Exercise directions – Please render the records from the first line through the line containing "5738 centimetres", inclusive, as a Markdown table with the columns Number and Entry, numbering each line and omitting blank lines.
=== Data shown ===
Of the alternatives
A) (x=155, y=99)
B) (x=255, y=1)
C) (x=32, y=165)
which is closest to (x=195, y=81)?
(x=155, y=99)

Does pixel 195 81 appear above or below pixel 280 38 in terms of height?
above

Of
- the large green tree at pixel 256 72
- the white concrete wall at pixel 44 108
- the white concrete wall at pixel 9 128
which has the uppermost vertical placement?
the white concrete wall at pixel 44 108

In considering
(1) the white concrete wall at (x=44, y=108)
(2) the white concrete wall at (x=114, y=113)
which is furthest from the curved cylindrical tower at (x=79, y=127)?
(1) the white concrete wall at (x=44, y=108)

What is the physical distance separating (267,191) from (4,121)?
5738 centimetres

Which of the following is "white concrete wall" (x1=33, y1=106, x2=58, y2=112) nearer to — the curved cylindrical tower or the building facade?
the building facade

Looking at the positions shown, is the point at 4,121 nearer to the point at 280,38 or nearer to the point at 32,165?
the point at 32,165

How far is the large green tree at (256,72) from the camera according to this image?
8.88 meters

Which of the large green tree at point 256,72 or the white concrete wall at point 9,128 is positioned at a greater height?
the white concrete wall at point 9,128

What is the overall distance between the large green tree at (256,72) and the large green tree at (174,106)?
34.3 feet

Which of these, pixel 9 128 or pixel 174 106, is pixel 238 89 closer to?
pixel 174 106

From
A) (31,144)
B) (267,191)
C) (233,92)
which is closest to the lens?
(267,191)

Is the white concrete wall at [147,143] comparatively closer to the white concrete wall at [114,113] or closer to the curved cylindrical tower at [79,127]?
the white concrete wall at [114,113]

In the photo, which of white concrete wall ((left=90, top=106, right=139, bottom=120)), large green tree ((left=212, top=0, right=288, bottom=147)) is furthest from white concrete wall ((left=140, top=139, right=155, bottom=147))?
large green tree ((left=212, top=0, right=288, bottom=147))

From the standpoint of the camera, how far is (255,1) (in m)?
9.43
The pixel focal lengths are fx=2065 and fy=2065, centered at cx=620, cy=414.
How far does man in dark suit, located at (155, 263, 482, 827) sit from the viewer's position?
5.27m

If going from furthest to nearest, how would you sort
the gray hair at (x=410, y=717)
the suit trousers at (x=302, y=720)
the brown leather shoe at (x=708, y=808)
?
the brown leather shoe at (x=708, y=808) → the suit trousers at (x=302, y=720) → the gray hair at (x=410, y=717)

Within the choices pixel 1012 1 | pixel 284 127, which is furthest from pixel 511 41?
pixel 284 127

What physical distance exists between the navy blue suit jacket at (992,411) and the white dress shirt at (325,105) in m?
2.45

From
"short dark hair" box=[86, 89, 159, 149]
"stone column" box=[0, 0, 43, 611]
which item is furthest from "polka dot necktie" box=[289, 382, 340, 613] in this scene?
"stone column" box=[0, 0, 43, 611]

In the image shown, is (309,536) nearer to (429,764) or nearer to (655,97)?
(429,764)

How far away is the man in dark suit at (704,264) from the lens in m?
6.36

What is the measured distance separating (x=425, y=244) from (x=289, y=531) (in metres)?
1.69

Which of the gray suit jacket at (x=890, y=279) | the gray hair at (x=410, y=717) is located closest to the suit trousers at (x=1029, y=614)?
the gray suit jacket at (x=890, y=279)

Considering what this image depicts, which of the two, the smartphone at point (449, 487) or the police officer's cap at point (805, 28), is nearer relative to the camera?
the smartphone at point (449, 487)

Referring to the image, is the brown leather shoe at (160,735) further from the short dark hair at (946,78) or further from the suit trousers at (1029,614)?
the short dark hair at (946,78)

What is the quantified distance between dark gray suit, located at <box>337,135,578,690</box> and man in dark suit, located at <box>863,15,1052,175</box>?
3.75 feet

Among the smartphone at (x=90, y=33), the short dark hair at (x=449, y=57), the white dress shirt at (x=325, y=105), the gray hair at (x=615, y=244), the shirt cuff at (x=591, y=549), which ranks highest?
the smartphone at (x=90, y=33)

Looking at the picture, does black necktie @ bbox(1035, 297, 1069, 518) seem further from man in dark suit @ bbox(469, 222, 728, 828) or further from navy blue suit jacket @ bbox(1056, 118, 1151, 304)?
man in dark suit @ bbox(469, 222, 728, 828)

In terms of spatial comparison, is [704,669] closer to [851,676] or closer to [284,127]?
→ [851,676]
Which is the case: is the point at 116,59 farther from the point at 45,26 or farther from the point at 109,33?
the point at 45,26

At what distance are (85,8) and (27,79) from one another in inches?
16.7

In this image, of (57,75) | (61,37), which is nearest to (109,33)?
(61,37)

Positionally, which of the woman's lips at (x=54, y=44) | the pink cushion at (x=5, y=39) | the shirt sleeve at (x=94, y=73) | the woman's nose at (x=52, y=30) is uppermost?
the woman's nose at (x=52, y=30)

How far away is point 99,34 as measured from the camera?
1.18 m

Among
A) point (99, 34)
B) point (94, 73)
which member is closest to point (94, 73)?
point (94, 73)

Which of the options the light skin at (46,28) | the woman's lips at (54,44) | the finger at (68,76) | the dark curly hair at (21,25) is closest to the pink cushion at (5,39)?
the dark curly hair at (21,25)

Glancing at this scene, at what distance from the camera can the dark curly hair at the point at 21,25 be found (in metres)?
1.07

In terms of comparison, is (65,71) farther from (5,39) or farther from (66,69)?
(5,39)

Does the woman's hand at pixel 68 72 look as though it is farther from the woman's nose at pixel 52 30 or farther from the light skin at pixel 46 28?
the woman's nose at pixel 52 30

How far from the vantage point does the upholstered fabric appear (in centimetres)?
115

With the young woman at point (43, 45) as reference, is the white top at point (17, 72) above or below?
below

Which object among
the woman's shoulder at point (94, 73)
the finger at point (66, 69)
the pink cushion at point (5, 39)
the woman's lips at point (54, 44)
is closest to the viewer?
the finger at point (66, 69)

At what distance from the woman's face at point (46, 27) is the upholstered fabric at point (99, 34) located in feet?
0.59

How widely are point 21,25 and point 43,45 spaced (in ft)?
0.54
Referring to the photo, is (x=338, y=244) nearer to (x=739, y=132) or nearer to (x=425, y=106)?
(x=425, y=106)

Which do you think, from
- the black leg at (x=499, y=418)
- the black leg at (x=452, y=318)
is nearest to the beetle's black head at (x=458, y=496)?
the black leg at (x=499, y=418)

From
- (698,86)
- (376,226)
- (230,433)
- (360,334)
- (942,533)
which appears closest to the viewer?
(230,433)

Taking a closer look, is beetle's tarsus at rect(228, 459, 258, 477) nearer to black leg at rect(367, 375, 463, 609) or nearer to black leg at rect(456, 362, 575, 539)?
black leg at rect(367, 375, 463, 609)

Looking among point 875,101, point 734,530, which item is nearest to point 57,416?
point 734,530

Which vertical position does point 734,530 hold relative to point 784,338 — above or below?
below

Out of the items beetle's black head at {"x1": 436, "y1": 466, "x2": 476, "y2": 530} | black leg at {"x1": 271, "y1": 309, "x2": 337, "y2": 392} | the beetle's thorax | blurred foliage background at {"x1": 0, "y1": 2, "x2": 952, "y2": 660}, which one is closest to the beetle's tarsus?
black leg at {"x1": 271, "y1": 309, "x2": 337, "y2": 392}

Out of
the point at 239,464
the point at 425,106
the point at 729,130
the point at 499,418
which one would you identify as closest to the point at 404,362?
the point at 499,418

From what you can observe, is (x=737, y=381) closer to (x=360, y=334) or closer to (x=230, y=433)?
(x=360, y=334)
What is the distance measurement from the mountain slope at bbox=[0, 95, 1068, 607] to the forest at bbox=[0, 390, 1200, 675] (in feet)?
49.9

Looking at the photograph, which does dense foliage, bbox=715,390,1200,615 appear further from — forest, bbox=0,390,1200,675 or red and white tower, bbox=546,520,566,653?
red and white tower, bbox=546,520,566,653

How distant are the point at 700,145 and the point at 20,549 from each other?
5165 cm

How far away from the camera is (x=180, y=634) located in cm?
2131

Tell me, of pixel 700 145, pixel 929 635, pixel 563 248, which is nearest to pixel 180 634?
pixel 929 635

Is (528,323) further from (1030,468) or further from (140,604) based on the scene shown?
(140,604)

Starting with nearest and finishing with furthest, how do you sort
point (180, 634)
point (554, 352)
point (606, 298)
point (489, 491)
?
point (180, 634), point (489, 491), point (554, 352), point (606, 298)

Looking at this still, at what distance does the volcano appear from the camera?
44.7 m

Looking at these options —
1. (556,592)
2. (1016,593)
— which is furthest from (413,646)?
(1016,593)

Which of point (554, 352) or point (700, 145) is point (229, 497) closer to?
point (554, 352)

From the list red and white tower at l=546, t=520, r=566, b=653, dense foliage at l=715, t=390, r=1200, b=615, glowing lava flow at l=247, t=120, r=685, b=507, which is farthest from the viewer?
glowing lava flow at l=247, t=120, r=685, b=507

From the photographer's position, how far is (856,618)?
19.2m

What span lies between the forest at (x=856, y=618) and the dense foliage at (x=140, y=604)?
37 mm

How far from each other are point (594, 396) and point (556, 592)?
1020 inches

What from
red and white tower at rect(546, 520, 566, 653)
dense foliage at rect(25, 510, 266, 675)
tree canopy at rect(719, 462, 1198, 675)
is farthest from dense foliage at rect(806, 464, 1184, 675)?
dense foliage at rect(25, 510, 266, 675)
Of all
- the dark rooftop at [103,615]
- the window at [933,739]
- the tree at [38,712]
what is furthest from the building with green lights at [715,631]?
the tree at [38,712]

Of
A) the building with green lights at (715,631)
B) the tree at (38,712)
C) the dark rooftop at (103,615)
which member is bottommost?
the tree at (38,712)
===
Response –
| Number | Entry |
|---|---|
| 1 | Of the alternatives |
| 2 | A) (x=155, y=99) |
| 3 | B) (x=255, y=1) |
| 4 | C) (x=32, y=165) |
| 5 | which is closest to (x=195, y=81)? |
| 6 | (x=155, y=99) |
| 7 | Does pixel 195 81 appear above or below pixel 280 38 in terms of height? |
| 8 | above |
| 9 | Of |
| 10 | - the large green tree at pixel 256 72 |
| 11 | - the white concrete wall at pixel 44 108 |
| 12 | - the white concrete wall at pixel 9 128 |
| 13 | which has the uppermost vertical placement? |
| 14 | the white concrete wall at pixel 44 108 |
| 15 | In considering |
| 16 | (1) the white concrete wall at (x=44, y=108) |
| 17 | (2) the white concrete wall at (x=114, y=113) |
| 18 | which is furthest from the curved cylindrical tower at (x=79, y=127)? |
| 19 | (1) the white concrete wall at (x=44, y=108) |
| 20 | What is the physical distance separating (267,191) from (4,121)? |
| 21 | 5738 centimetres |